● PROVIDED TEXT
•••

Ok Gumbo is on my todo list for Saturday.  Its been over 6 months since I made a pot.  Thanks for sharing!

*point!*

Side note:  When i make chicken stock I save the chicken fat to use as my oil for the roux.  Ups the taste!


----------



## idahopz (Feb 13, 2018)

Man that looks fantastic!


----------



## paul nj shore (Feb 13, 2018)

that`s  better  than a cooking show I love Prudhomme What a great job with pixs I just hope the round bread gets into
the square corners of that plate !!!   :D


----------



## tropics (Feb 13, 2018)

Steve Going to take your word that the slime can be cooked out,I would save time and omit it LOL then it would be Masarap LIKE
Richie


----------



## driedstick (Feb 13, 2018)

Dang it man that looks good,,, nice job and great post


----------



## troutman (Feb 13, 2018)

zippy12 said:


> Side note:  When i make chicken stock I save the chicken fat to use as my oil for the roux.  Ups the taste!



Lots of fat under the skin of those thighs plus the fat rendered in the oil I used for roux made it tasty.  Thanks for the LIKE !!


----------



## gmc2003 (Feb 13, 2018)

Troutman that's an incredible tutorial and history lesson. This is one dish I'm going to have to try. 

Bookmarked, point for sure.

Chris


----------



## troutman (Feb 13, 2018)

idahopz said:


> Man that looks fantastic!



It is and it was....Thanks !!!



paul nj shore said:


> that`s  better  than a cooking show I love Prudhomme What a great job with pixs I just hope the round bread gets into
> the square corners of that plate !!!   :D



Prudhomme is the man !!!  He even taught me how to fit that round bread peg into that square corner hole to sop up every last drop !!



tropics said:


> Steve Going to take your word that the slime can be cooked out,I would save time and omit it LOL then it would be Masarap LIKE
> Richie



Yea some folks just don't like okra, in that case substitute file powder.  Thanks Richie !



driedstick said:


> Dang it man that looks good,,, nice job and great post



Thanks very much, I am passionate about Cajun cookin' !!


----------



## troutman (Feb 13, 2018)

gmc2003 said:


> Troutman that's an incredible tutorial and history lesson. This is one dish I'm going to have to try.
> 
> Bookmarked, point for sure.
> 
> Chris



Thanks Chris, was hoping folks would try this out and learn to cook one of the most authentic of American cuisines !!


----------



## tropics (Feb 13, 2018)

Steve I do use File when I make it,last ingredient added.

•••

● INFORMATION SHOWN
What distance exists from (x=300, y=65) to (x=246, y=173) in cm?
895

•••

● OBJECTIVES
a) Answer these questions from the gumbo thread:
(i) What does zippy12 save from making chicken stock, and what is it used for?
(ii) What does troutman say to substitute for okra for people who don't like it?
(iii) When does tropics add file while making gumbo?
b) Write the next part of the gumbo thread, picking up after tropics' last post.

● ANSWER LIST
a)
(i) The chicken fat, used as the oil for the roux.
(ii) File powder.
(iii) As the last ingredient.

b)
Richie


----------



## SmokinAl (Feb 14, 2018)

Your gumbo looks absolutely delicious!
I thought we made some awesome gumbo, but I think you have us beat!
Congrats on making the carousel!
Al


----------



## link (Feb 14, 2018)

That looks fantastic! I may have to try this sometime.

Thanks


----------



## motocrash (Feb 14, 2018)

Awesome looking Gumbo and great thread! A shout out to the French pot too,Viva LC.I love my 20+ year old trio of them.
Congratulations on the Carousel;)

Bill


----------



## checkdude (Feb 14, 2018)

I wanted to make gumbo forever! After this I have to do it. No more procrastination,! Coming this weekend it will be do. Going to the store now to get ingredients. Thank you for the write up.


----------



## mike5051 (Feb 14, 2018)

Great gumbo and thread!  I cook down my okra with the sausage until the slime is gone.  I've never heard of fried chicken being added, but it seems like a great idea!  This is very similar to my favorite gumbo with okra, chicken and shrimp.  I also add a couple of pounds of crawfish tail meat.  

Mike


----------



## indaswamp (Feb 14, 2018)

zippy12 said:


> When i make chicken stock I save the chicken fat to use as my oil for the roux. Ups the taste!


YES!!! Best roux onda planet for gumbo!!! I do this too!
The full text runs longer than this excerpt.